Geen jager, geen neger
Al lang worstelt de ChristenUnie met de vraag of jagers en negers een vertegenwoordigende functie namens deze regeringspartij kunnen vervullen. In gemeenteraden, provincies, het parlement. Of als wethouder, provinciebestuurder, in het kabinet. Vorig jaar dreigde het congres een motie over dit onderwerp te behandelen. André Rouvoet moest hemel en aarde bewegen om dat te voorkomen; uiteindelijk werd er een interne commissie van wijze mannen/vrouwen ingesteld om de partij te adviseren. En de belangrijkste opdracht voor deze commissie was: zeg dat je jagers noch negers wil, zonder jager of neger te zeggen.
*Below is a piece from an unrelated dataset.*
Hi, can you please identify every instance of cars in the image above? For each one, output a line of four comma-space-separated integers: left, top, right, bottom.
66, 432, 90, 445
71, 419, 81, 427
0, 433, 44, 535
Die adviescommissie heeft een uitweg uit deze taalpuzzel gevonden: "of bepaalde levenswijzen al dan niet worden geaccepteerd, dient te worden beoordeeld aan de hand van de Bijbel." De commissie voegt daaraan toe: we gaan niet werken met lijstjes. In gesprekken met kandidaten zal de levenswijze van een sollicitant worden beoordeeld op ‘bijbelse aanspreekbaarheid’ en politieke geloofwaardigheid. Ze geven er zelfs voorbeelden bij: is het geloofwaardig als een Surinaams raadslid in Spakenburg zijn winkel op zondag openhoudt, terwijl volgens het verkiezingsprogramma van de CU op zondag niet kan worden gewinkeld? Kan een bestuurder van de Partij voor de Dieren in zijn vrije tijd jagen? (Oei, dat was bijna een 'jager'.)
Heerlijk vaag, je kunt er alle kanten mee uit en toch is de strekking volkomen duidelijk. Noemde Orwell dit geen newspeach? We weten nu precies waar we aan toe zijn met de CU: homo'sjagers en negers kunnen het vergeten.